I realized that what I wanted was to pretend that everything was fine for a couple of minutes. I wanted to pretend that we—all of us—were fine. That life was good. That Luke’s alcoholism wasn’t a giant fucking elephant sitting in the corner of every room, and my anxiety and penchant for premonitions weren’t a couple of shit-talking demons sitting on my shoulders.

So, I agreed.

I was going to let my brother buy me a beer. Iwantedto. Because it was what Dad would’ve done, and right now, Luke was the closest I was going to get to our father.

***

The thing was, I had always considered myself a smart guy.

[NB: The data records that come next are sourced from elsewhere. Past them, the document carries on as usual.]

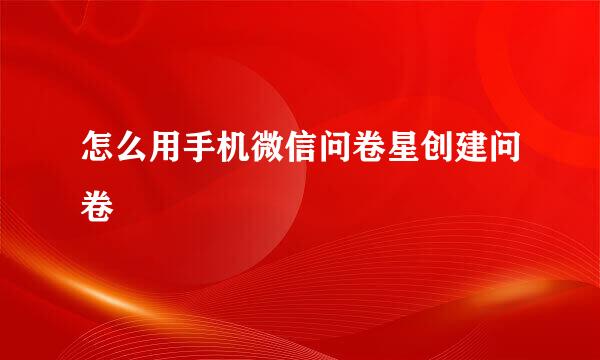 怎么用手机微信问卷星创建问卷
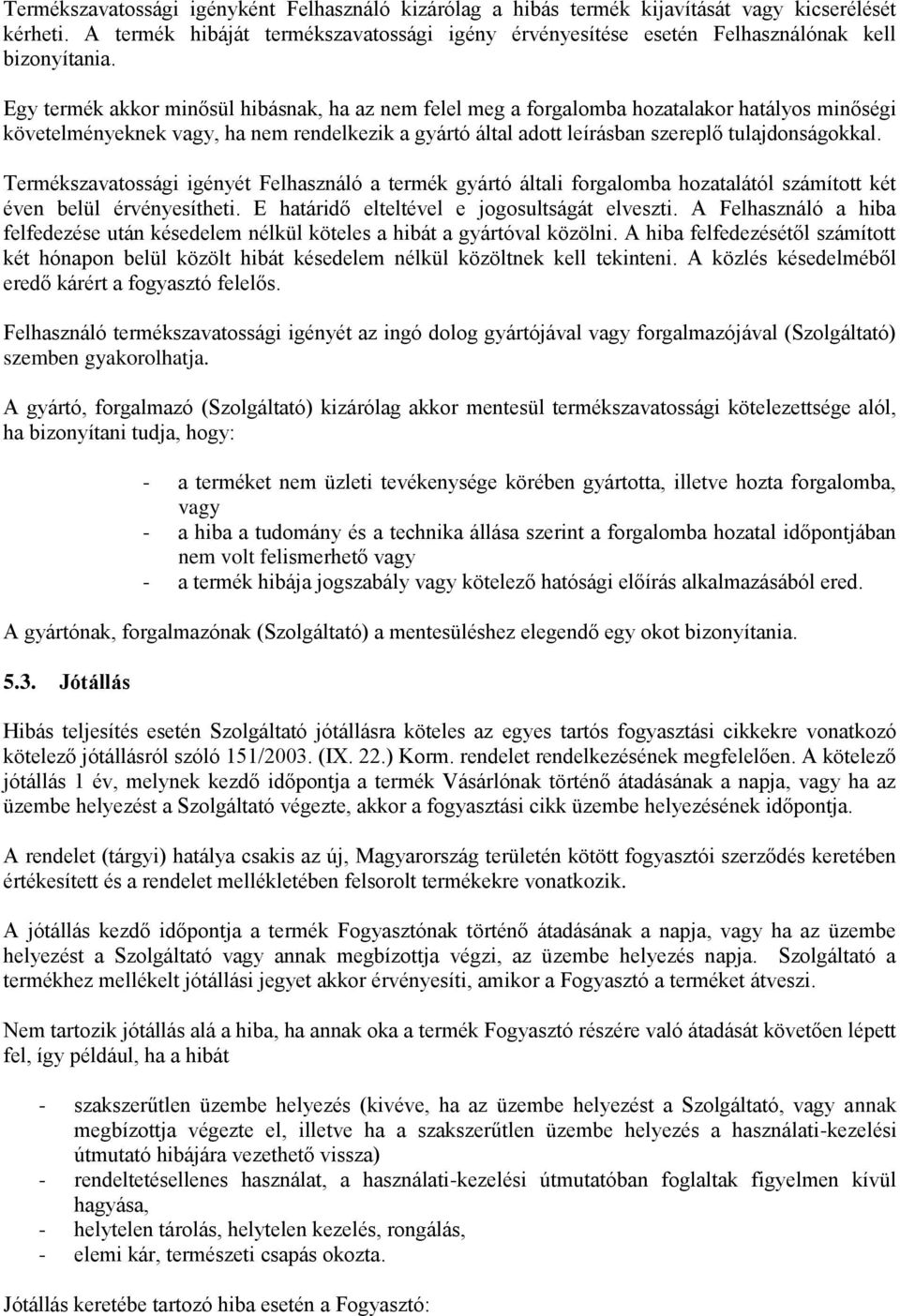 Egy termék akkor minősül hibásnak, ha az nem felel meg a forgalomba hozatalakor hatályos minőségi követelményeknek vagy, ha nem rendelkezik a gyártó által adott leírásban szereplő tulajdonságokkal.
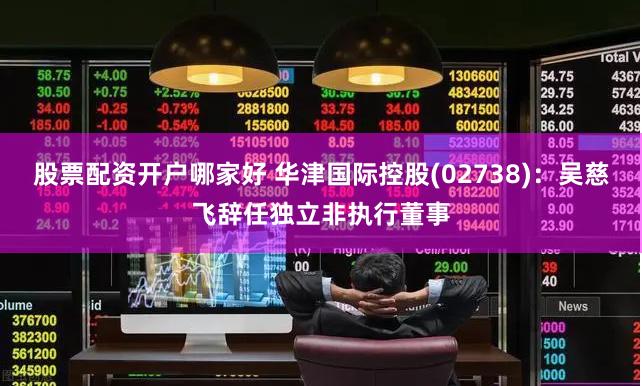 股票配资开户哪家好 华津国际控股(02738)：吴慈飞辞任独立非执行董事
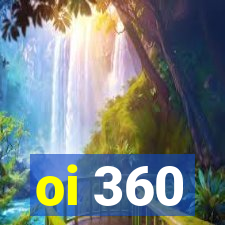 oi 360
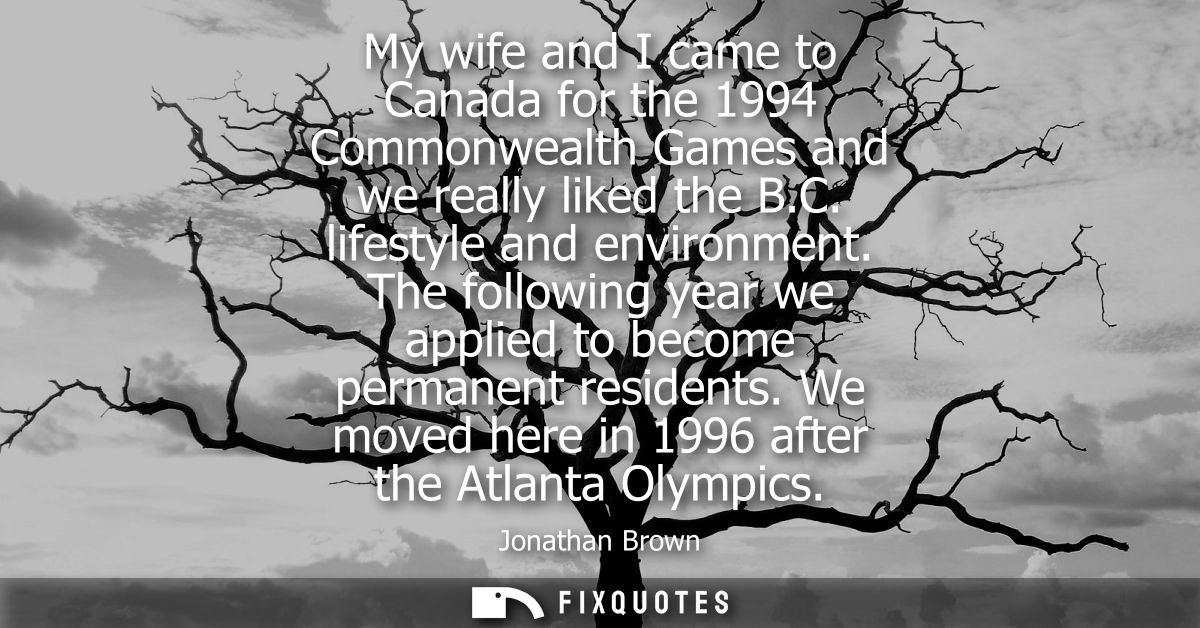 My wife and I came to Canada for the 1994 Commonwealth Games and we really liked the B.C. lifestyle and environment.
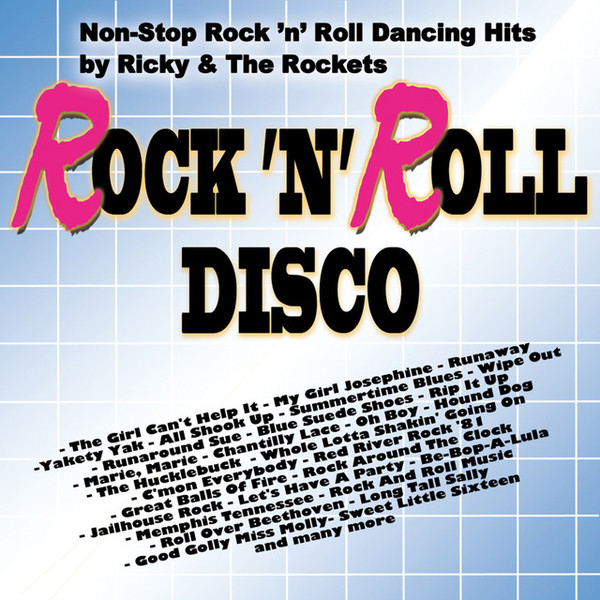 * Ricky & The Rockets * Rock'n'Roll Disco Medley * Full Album ***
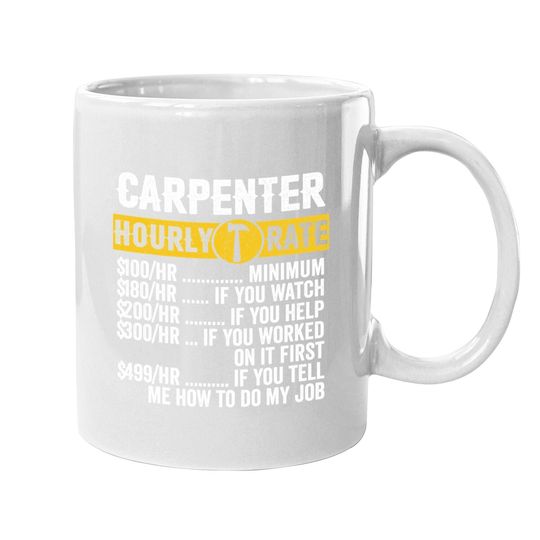Vintage Carpenter Apparel Woodworking Hourly Rate Coffee Mug
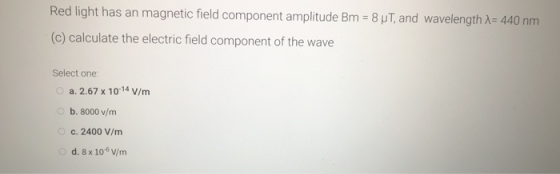 Red light has an magnetic field component amplitude Bm = 8 UT, and wavelength 1 = 440 nm (c) calculate the electric field com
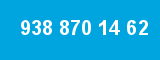 938 870 14 62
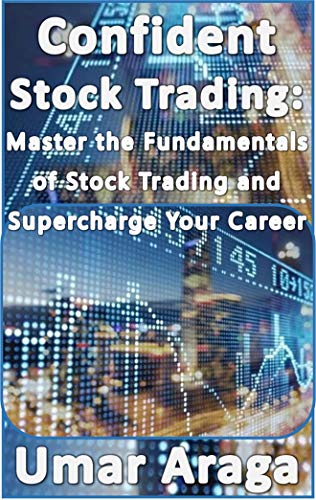 Confident Stock Trading: Master the Fundamentals of Stock Trading and Supercharge Your Career (English Edition)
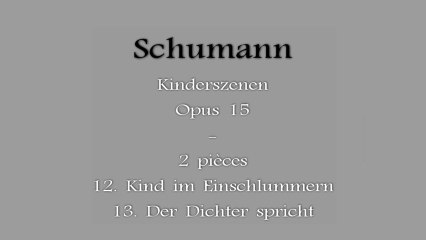 Schumann - Scènes d'enfants Opus 15 (pièces n° 12 et 13)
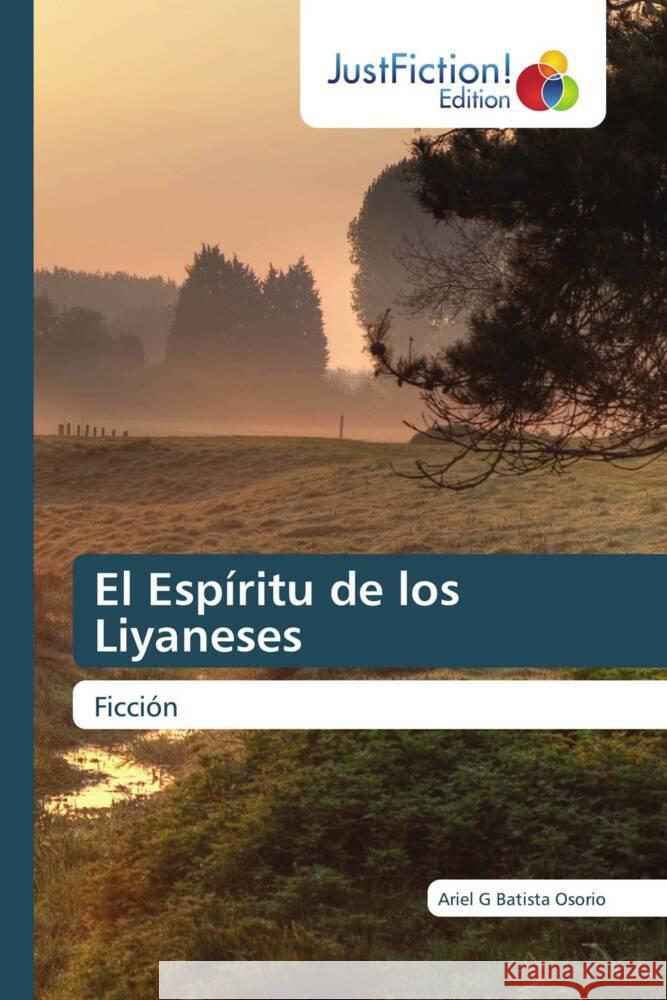 El Espíritu de los Liyaneses Batista Osorio, Ariel G 9786206746942 JustFiction Edition - książka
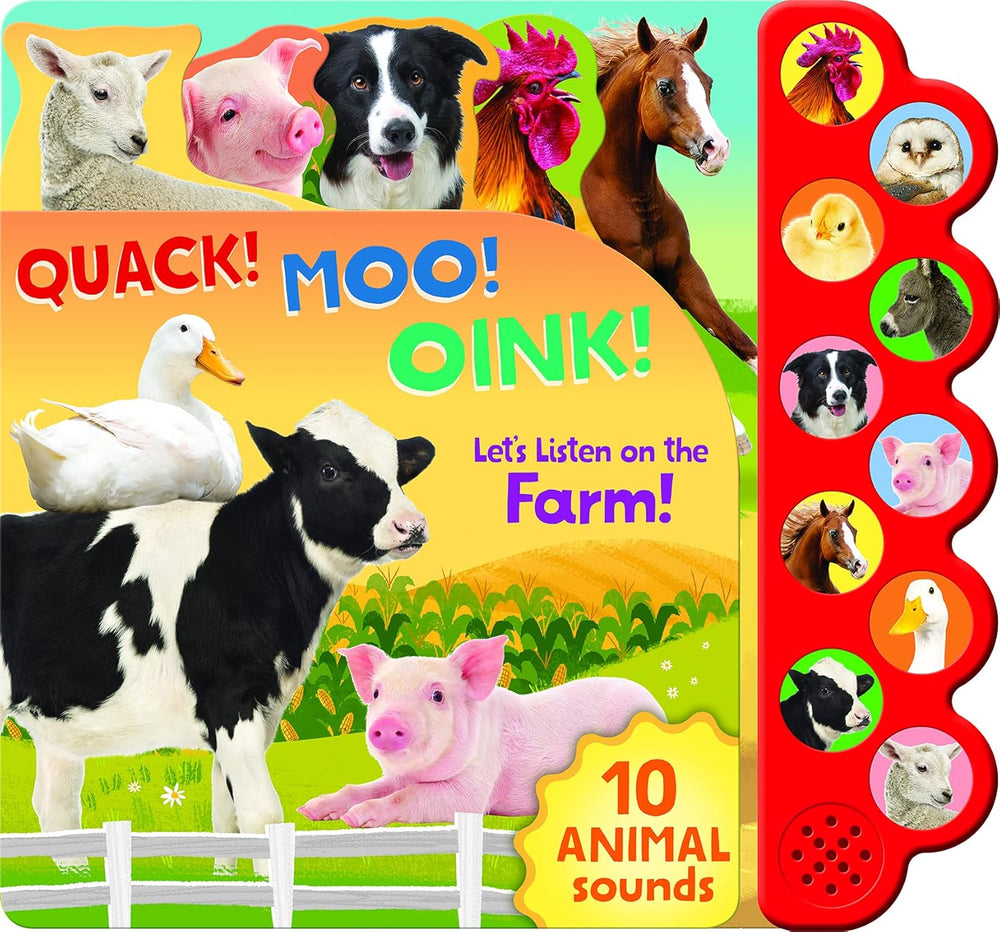 Quack! Moo! Oink!: Listen to Animals Around the Farm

I’d flown through school, thanks to being taught at home and being allowed to work at my own pace. Mom and Dad had set up college funds for both Luke and me, and while Luke had spent his on bills and food, I’d spent mine on getting my GED and taking college classes online at sixteen. I’d graduated with my bachelor’s degree just a few months before my nineteenth birthday, and I could run circles around nearly anyone in a game of Trivial Pursuit.

My point is, academically, I was a pretty smart guy. Book smart. Intellectually intelligent. A fucking nerd, as Luke would call it.

But I was also naive, and although my intuition had always been strong to a fault, I wanted to believe so badly that I could knock back a beer beside my brother without the fear of him sliding face-first off of the wagon.

But of course, that wasn’t what happened. And anyone else would’ve seen that coming from three hundred miles away. Hell, I did, too, when I really thought about it. But hope had a way of making us do dangerous, stupid things sometimes. And stepping foot into Tony’s Bar was a dangerous, stupid, stupid,stupidthing.

It started with one beer. Just one, and it was mine.

Luke watched me take a pull in a way that looked serene and desperate at the same time.

“How is it?” he asked, and I grimaced, choked, and barely swallowed before croaking, “Horrible.”